“After illustrious albums with French repertoire (“Paris, mon amour” 2015), arias by Georg Friedrich Handel (2017), Giuseppe Verdi (2018) and a baroque album (2021), which remains a matter of taste, the soprano, although still a Sony exclusive artist, released her new album on her own label.
It is produced by her production company, which is also responsible for her concerts.
This decision cannot have been due to an unusual repertoire, because under the title Courtesan, roles such as Mimì (Leoncavallo and Puccini), Manon (Massenet and Puccini), Traviata (Verdi) and Dalila have been collocated, popular arias and duets (in Thaïs and La traviata alongside Charles Castronovo). All of them are women who were often strong and very fragile at the same time, at all times defenseless against life and always soon at the mercy of death if they gave up their status in order to live only for love.

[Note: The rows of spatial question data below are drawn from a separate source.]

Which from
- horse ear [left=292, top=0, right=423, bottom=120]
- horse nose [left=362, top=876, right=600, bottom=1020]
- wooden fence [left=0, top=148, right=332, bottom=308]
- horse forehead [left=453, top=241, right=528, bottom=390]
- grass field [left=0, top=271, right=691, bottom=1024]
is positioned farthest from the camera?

The first track already makes clear the dilemma of every courtesan, cocotte, mistress, geisha or simply lover: Thaïs and Nicias assure each other that from the next morning they will only be names for each other. How touching when Stephana sings about the happiness of new love in Giordano’s Siberia; how bitter when Cio-Cio-San longs for her Pinkerton in “Un bel dì vedremo”, knowing inwardly that he will never return. Or when Iris in Mascagni’s opera of the same name dreams from the very beginning of the threat to her doll and thus imagines her own fate, being abducted to a brothel as a Japanese woman and dying in the end, nevertheless reconciled with the world thanks to the rays of the sun (“Ho fatto un triste sogno pauroso”).
Yoncheva sounds no less heartbreaking when, as Manon, she laments that all her wealth cannot give her back the tenderness of love for the poor student Des Grieux, or when she ends up dying of thirst in the desert. Whether Puccini, Leoncavallo or Mascagni – the verismo in the broadest sense suits Sonya Yoncheva’s intense, brightly colored soprano voice, which she uses expressively, in every phrase.
(…) To this end, Marco Armiliato elicits fine facets from the Orchestra dell’Opera Carlo Felice in Genoa. And with “In trutina mentis dubia” from Carl Orff’s Carmina Burana, there is a bonus track in Latin, which also musically comes from a completely different world and tells of the fact that one has to follow one’s heart, no matter what the consequences are.”